Cela me fit tout drôle de converser avec la jeune femme, car j’avais l’impression de rencontrer Leslie à nouveau pour la première fois. Comme c’est étrange, me dis-je alors à moi-même. Cette jeune femme est Leslie, mais c’est une Leslie face à laquelle je ne suis pas engagé !
« Peut-être devrions-nous changer d’endroit, dis-je pointant un doigt en direction de la chambre de Richard. Un jeune homme vient justement de nous inviter à sa chambre, et nous y serions plus à l’aise pour discuter. Chose certaine, nous ne risquerions pas de nous y faire frapper inutilement ! »

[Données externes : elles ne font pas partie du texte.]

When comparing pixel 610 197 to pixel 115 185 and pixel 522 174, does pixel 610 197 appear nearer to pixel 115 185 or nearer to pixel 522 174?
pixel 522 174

À ces paroles, la jeune Leslie contempla son reflet dans la glace du couloir et dit : « Je n’avais pas prévu de faire la connaissance de qui que ce soit aujourd’hui, et j’ai l’air d’un épouvantail. » Puis s’examinant à nouveau dans la glace, elle replaça quelques-unes des mèches rebelles qui étaient sorties de sa cape.
À ce moment, Leslie et moi échangeâmes un regard et ne pûmes nous empêcher de rire. Puis, à voix haute, je dis à l’intention de la jeune femme :
« C’était là le dernier test que nous tenions à vous faire passer. Car Leslie Parrish ne serait pas la vraie Leslie Parrish si, en se regardant dans la glace, elle se trouvait à son goût ! »

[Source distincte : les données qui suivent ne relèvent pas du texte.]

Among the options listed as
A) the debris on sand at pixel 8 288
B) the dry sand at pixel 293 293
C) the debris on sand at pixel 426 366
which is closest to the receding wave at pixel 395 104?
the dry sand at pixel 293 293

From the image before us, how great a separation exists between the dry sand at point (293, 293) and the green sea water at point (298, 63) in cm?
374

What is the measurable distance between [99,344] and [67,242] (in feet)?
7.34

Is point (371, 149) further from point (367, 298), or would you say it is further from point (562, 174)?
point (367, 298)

Je dirigeai la marche jusqu’à la chambre de Richard, puis je frappai à sa porte. Mais bien évidemment, mes coups ne portèrent pas et aucun son ne se fit entendre.
« Je crois que vous feriez mieux de toquer vous-même », dis-je en m’adressant à la jeune Leslie qui s’exécuta joyeusement, semblant prendre plaisir à démontrer qu’elle au moins était capable de produire des sons.
En deux secondes, le jeune Richard nous ouvrait la porte, tenant un goéland en bois de peuplier d’une hauteur de près d’un mètre à la main.
« Bonjour, lui dis-je en passant le seuil de la porte, et ajoutai aussitôt : Richard, je vous présente Leslie Parrish, votre future épouse. Quant à vous, Leslie, je vous présente Richard Bach, votre futur époux. »
Richard déposa son goéland, puis tendit la main à la jeune femme. Il avait l’air à la fois curieux et craintif, et on aurait pu croire que la jeune femme l’effrayait un peu.
« Enchantée de faire votre connaissance, lui dit Leslie en lui serrant la main, essayant d’avoir l’air solennel malgré la petite lueur d’amusement qui se lisait dans ses yeux.
— Et voici mon épouse, Leslie Parrish-Bach, dis-je encore à l’intention de Richard.
— Bonjour », dit-il en lui adressant un signe de la tête. Puis il resta immobile pendant un long moment, occupé qu’il était à nous examiner comme si nous avions été une bande d’enfants déguisés pour Halloween.